Schema Generation#

checkedframe._schema_generation.generate_schema_repr(df: nwt.IntoFrame, lazy: bool = False, class_name: str = 'MySchema', header: str | None = 'import checkedframe as cf', import_alias: str = 'cf.') SchemaRepr#

Generate a schema definition from an existing DataFrame.

Parameters:
  • df (nwt.IntoFrame) – The DataFrame to draw the schema from

  • lazy (bool, optional) – If False, only inspects the metadata of the DataFrame and has no visiblity on the actual values. Useful if generating a schema from a lazy DataFrame. However, this means that parameters that rely on the values, like “nullable”, cannot be generated, by default False

  • class_name (str, optional) – The name of the schema, by default “MySchema”

  • header (Optional[str], optional) – The header at the top of the file. If None, no header is generated, by default “import checkedframe as cf”

  • import_alias (str, optional) – The string to put in front of the dtypes, by default “cf.”

Return type:

SchemaRepr

Examples

import checkedframe as cf
import polars as pl

df = pl.DataFrame({"customer_id": ["TVU8X", "BB235"], "balance": [322.5, None]})
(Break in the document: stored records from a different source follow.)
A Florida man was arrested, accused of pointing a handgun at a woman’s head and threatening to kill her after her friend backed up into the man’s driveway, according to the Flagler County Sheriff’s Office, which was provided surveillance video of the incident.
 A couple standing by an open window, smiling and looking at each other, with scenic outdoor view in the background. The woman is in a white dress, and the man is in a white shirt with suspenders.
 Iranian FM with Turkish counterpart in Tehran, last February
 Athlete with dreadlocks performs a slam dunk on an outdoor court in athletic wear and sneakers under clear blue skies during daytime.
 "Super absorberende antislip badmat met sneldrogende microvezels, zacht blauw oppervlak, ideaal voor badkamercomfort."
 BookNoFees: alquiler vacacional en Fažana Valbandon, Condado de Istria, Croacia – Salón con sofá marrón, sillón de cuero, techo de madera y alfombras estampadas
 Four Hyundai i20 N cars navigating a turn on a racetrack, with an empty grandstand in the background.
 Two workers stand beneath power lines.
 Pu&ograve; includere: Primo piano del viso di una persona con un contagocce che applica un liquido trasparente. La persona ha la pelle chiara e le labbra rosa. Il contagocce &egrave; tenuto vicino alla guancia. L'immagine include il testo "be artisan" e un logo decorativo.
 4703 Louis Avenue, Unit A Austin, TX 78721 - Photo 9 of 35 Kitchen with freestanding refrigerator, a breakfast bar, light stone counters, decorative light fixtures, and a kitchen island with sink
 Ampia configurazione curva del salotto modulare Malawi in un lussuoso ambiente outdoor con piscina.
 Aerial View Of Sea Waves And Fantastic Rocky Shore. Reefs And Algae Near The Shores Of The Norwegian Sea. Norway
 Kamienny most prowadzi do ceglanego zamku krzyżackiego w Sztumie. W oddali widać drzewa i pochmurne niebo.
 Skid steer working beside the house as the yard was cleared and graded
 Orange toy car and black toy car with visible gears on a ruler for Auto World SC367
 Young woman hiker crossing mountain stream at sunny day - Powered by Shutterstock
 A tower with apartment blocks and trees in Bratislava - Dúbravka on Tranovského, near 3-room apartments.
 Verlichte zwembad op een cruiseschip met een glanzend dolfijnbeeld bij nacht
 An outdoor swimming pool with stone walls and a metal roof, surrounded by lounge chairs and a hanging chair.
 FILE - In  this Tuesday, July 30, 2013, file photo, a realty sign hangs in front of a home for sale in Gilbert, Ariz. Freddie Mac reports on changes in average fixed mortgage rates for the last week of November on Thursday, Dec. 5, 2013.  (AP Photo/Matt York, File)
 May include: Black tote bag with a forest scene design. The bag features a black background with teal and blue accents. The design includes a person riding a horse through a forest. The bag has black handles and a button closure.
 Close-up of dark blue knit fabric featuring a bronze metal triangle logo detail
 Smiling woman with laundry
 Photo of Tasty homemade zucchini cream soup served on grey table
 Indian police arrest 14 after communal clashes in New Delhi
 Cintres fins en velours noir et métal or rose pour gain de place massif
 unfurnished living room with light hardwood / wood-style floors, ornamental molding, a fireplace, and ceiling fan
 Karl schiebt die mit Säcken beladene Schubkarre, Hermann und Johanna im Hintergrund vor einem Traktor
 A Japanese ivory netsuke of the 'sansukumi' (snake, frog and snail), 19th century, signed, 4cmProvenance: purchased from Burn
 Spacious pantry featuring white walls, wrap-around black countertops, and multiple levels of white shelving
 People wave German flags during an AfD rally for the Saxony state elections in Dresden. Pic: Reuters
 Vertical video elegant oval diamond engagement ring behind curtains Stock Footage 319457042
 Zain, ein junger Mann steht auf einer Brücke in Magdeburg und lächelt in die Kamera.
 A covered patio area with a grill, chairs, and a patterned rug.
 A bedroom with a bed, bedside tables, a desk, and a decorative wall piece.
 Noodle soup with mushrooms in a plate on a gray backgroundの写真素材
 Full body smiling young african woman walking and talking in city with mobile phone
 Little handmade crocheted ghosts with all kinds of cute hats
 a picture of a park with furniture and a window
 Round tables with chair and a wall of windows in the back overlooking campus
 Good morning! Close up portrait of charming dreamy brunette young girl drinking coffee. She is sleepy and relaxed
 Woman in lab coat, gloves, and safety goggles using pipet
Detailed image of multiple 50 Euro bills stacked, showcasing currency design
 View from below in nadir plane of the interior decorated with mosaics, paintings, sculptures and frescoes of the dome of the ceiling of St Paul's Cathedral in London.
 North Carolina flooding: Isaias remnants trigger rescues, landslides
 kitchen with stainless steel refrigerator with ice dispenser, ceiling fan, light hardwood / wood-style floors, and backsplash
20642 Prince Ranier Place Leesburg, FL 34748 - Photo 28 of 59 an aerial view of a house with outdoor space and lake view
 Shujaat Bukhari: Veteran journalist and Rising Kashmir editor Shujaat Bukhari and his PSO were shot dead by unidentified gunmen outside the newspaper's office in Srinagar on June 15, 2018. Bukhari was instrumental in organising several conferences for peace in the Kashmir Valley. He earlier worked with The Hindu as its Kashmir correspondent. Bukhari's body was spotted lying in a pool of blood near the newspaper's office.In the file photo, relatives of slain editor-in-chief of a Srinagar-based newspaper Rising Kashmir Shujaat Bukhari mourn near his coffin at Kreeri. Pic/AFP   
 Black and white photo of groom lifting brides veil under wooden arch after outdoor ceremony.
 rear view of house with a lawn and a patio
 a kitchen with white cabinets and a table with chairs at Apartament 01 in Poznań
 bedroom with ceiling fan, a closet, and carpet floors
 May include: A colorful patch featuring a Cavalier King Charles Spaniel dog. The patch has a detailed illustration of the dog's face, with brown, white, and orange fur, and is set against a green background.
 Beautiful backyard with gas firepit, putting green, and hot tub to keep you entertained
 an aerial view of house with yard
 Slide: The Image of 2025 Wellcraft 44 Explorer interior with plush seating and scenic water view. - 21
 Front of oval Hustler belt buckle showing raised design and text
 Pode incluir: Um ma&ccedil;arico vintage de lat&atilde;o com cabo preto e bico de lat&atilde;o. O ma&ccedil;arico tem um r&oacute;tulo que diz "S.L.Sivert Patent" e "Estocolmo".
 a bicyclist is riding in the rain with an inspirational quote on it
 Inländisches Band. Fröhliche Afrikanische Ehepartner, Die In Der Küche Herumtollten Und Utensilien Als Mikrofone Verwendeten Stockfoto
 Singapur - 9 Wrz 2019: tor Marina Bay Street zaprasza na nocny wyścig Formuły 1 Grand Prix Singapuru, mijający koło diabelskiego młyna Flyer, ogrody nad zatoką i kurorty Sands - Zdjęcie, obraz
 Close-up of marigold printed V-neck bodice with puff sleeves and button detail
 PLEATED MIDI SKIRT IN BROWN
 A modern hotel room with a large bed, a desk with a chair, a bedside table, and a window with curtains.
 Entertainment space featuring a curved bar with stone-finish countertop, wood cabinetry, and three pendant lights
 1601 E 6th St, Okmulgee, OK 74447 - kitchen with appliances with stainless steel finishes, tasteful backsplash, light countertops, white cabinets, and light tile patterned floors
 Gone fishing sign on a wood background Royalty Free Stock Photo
schema_repr = cf.generate_schema_repr()

# Write to file
# schema_repr.write_text("my_schema.py")

# Send to clipboard (requires pyperclip)
# schema_repr.write_clipboard()

print(schema_repr.schema_repr)

Output:

import checkedframe as cf

class MySchema(cf.Schema):
    customer_id = cf.String()
    balance = cf.Float64(nullable=True)